SC-400 just had a major update, incorporating new domain objectives that have been lifted and adapted from the just reitred MS-500 exam (June 30, 2023). The two new objectives are Monitor and investigate data and activities by using Microsoft Purview and Manage insider and privacy risk in Microsoft 365. Because of this the previous weightings of each section had to accommodate the additions. 

It’s important to note that this exam is different in a few ways to the other exams in the SC series. The first major difference is that it really is much more focused on protecting Office 365 workloads, rather than the mix of Microsoft 365 and Azure workloads that the other exams cover. The inclusion of Azure Purview means that some additional Azure knowledge is going to be required, but at this point in the exam’s life, this isn’t a heavily weighted area.
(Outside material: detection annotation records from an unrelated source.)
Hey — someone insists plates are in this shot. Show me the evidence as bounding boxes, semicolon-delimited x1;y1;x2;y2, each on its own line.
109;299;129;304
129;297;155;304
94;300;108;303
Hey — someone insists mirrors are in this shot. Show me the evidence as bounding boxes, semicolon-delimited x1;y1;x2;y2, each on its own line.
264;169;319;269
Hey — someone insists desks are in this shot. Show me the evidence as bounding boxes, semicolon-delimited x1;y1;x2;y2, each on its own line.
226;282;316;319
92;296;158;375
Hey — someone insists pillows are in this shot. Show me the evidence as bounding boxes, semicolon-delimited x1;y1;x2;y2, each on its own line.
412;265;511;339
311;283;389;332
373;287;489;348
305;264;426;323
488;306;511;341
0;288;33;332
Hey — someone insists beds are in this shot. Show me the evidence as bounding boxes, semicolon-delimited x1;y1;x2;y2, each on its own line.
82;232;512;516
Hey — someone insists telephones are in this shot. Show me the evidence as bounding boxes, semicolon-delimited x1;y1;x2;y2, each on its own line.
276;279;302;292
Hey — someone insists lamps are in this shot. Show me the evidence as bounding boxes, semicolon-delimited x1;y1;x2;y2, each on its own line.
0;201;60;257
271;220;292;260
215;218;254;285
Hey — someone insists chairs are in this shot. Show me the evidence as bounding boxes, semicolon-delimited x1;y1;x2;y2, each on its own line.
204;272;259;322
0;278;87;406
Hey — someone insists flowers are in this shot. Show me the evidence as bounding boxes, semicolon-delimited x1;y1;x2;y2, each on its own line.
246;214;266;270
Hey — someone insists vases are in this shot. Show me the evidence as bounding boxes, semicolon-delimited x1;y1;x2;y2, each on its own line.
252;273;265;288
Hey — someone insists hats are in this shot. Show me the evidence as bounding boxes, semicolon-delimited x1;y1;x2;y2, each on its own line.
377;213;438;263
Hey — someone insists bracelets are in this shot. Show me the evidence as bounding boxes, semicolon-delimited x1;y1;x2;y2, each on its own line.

It is also different in that this falls into the compliance side of the compliance and security conversation, so it expects you to have an understanding of the Microsoft technologies that focus on content classification, data loss prevention, governance, and protection.

What these differences potentially mean for those of you who want to do this exam is that if you already have a solid understanding of the compliance related Office 365 Enterprise E5 workloads, and have worked with Azure Information Protection, you are probably at a very good starting point. Where does that leave you if that’s not where your skills currently are?

Thankfully these gaps will be pretty easy for you to fill, especially when they are workload related. Make sure that you understand the terms that are used for protection inside of Teams, Exchange, and SharePoint, for example, so that you aren’t getting caught out on feature terminology. You don’t need to be an expert in the individual products just mentioned, instead just make sure you’ve been through some introductory concepts that introduce features and terminology. My suggestion is that use Microsoft Learn modules for this, rather than trying to finding the relevant Microsoft Docs pages.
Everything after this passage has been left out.